[[ Selected excerpt, beginning ]]

Any comments or suggestions are welcomed.

Regards,
Gu

On 05/14/2015 07:33 PM, Gu Zheng wrote:

> Yasuaki Ishimatsu found that with node online/offline, cpu<->node
> relationship is established. Because workqueue uses a info which
> was established at boot time, but it may be changed by node hotpluging.
> 
> Once pool->node points to a stale node, following allocation failure
> happens.
>   ==
>      SLUB: Unable to allocate memory on node 2 (gfp=0x80d0)
>       cache: kmalloc-192, object size: 192, buffer size: 192, default
> order:
>     1, min order: 0
>       node 0: slabs: 6172, objs: 259224, free: 245741
>       node 1: slabs: 3261, objs: 136962, free: 127656
>   ==
> 
> As the apicid <---> pxm and pxm <--> node relationship are persistent, then
> the apicid <--> node mapping is persistent, so the root cause is the
> cpu-id <-> lapicid mapping is not persistent (because the currently
> implementation always choose the first free cpu id for the new added cpu).
> If we can build persistent cpu-id <-> lapicid relationship, this problem
> will be fixed.
> 
> This patch tries to build the whole world mapping cpuid <-> apicid <-> pxm <-> node
> for all possible processor at the boot, the detail implementation are 2 steps:
> 
> Step1: generate a logic cpu id for all the local apic (both enabled and dsiabled)
>        when register local apic
> Step2: map the cpu to the phyical node via an additional acpi ns walk for processor.

[[ Selected excerpt, end ]]

• **Exercise description**: Reproduce the part of the workqueue patch message between "On 05/14/2015 07:33" and "by node hotpluging.", inclusive, word for word.

[[ Record extracts, beginning ]]

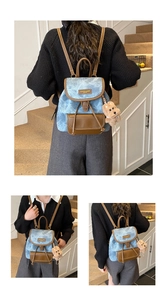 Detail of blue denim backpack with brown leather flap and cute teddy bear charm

[[ Record extracts, end ]]
[[ Record extracts, beginning ]]

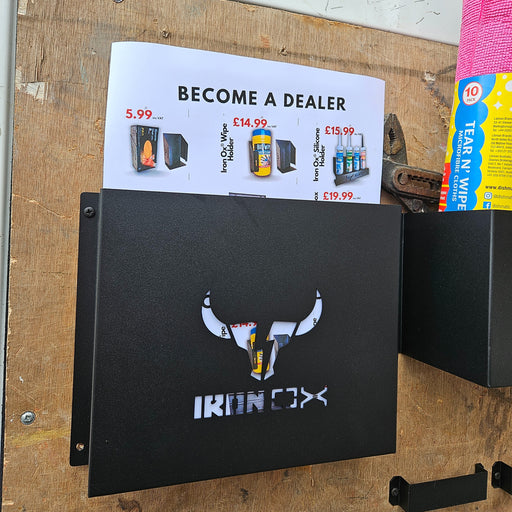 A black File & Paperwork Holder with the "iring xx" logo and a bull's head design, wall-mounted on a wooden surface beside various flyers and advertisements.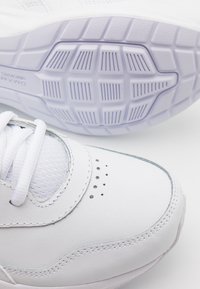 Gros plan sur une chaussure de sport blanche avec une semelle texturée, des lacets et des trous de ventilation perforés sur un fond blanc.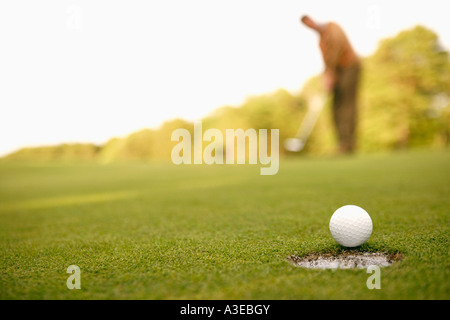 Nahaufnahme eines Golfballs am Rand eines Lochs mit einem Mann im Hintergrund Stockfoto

[[ Record extracts, end ]]
[[ Record extracts, beginning ]]

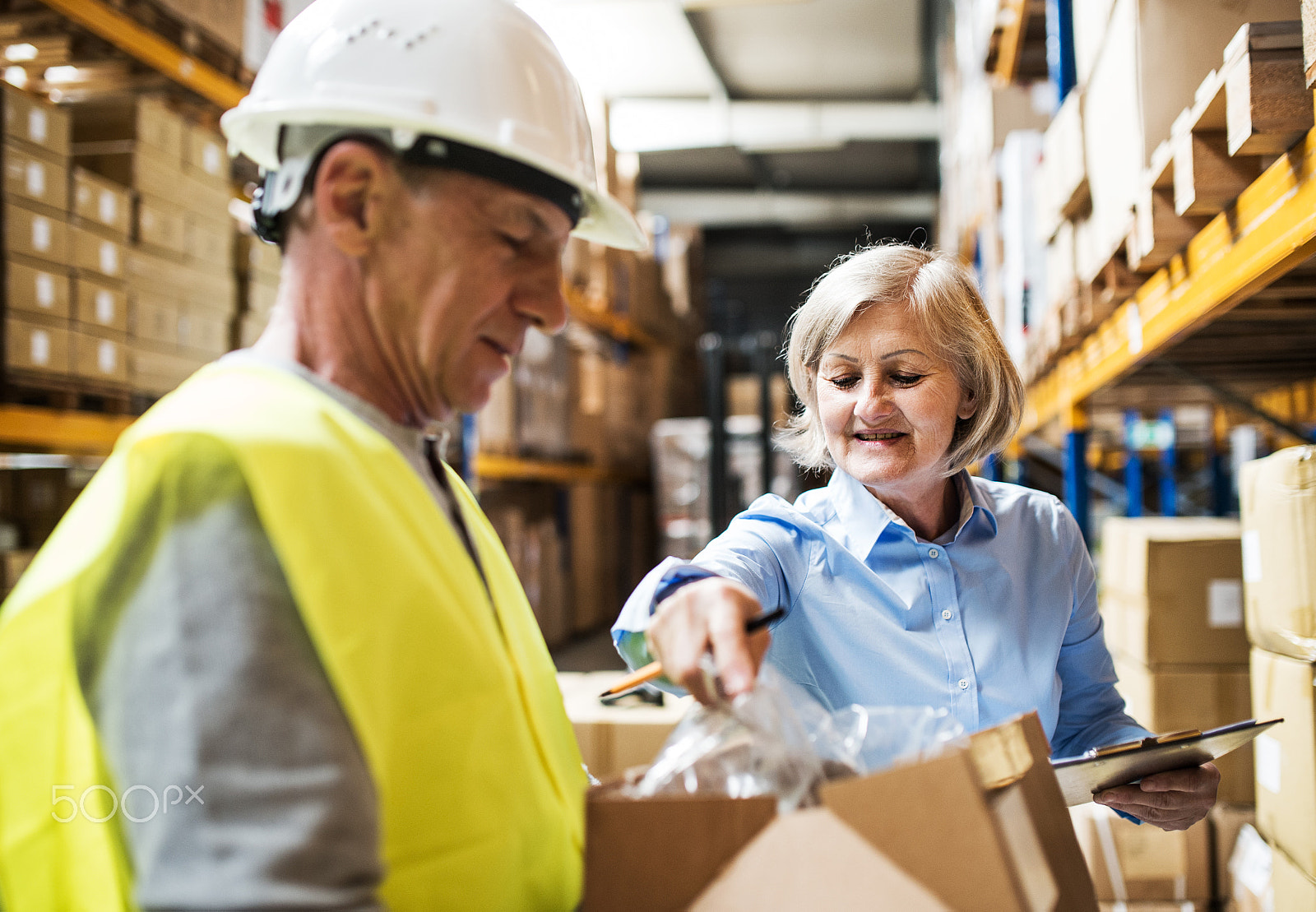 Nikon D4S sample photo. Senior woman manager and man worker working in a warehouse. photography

[[ Record extracts, end ]]

• **Exercise answer**:
On 05/14/2015 07:33 PM, Gu Zheng wrote:

> Yasuaki Ishimatsu found that with node online/offline, cpu<->node
> relationship is established. Because workqueue uses a info which
> was established at boot time, but it may be changed by node hotpluging.